**Source extract**
┌──
Reliability of non-repairable phased-mission systems with propagated failures

Highlights

• Reliability of non-repairable phased-mission systems with propagated failures is analyzed.

• The proposed method considers time-varying, phase-dependent failure rates and associated cumulative damage effects for the system elements.

• The proposed method is recursive and can be fully automated.

Abstract

In this paper, we propose a recursive and exact method for reliability evaluation of phased-mission systems with failures originating from some system elements that can propagate causing the common cause failures of groups of elements. The system consists of multiple, consecutive, non-overlapping phases of operation, and non-identical binary non-repairable elements that can fail individually or due to propagated failures originating from other elements. The overall system can have binary states corresponding to the mission success and failure or multiple states characterized by different levels of system performance. Based on conditional probabilities as well as the branch and bound principle, the proposed method takes into account dynamic changes in system structure and demand across different phases. It also considers time-varying, phase-dependent failure rates and associated cumulative damage effects for the system elements. The main advantage of this method is that it does not require composition of decision diagrams and can be fully automated. Both an analytical example and a numerical example are analyzed to illustrate the proposed method.

Introduction

In many practical applications such as aerospace, nuclear power, airborne weapon systems, and distributed computing systems, the system mission involves multiple, consecutive and non-overlapping phases of operation [1], [2], [3], [4], [5]. During each phase, the system has to accomplish a specified task and may be subject to different stresses and environmental conditions as well as different reliability requirements [1]. Thus, system configuration, success criteria, and component failure behavior may change from phase to phase. For a particular example, a Mars orbiter mission system involves launch, cruise, Mars orbit insertion, commissioning, and orbit phases that must be accomplished in sequence [2]. Those systems are referred to as phased-mission systems (PMSs).
└──
**Source material**
┌──
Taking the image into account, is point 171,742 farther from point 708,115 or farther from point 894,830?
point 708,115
└──
**Stated problem**
In the phased-mission reliability text, do these statements agree with it? (a) The proposed method needs decision diagrams to be composed. (b) The system elements can be repaired. (c) A Mars orbiter mission includes a cruise phase. For each, answer yes or no and quote the deciding words. Work only from the phased-mission reliability text, not the lines.

**The solution**
(a) No: "it does not require composition of decision diagrams"
(b) No: "non-identical binary non-repairable elements"
(c) Yes: "launch, cruise, Mars orbit insertion, commissioning, and orbit phases"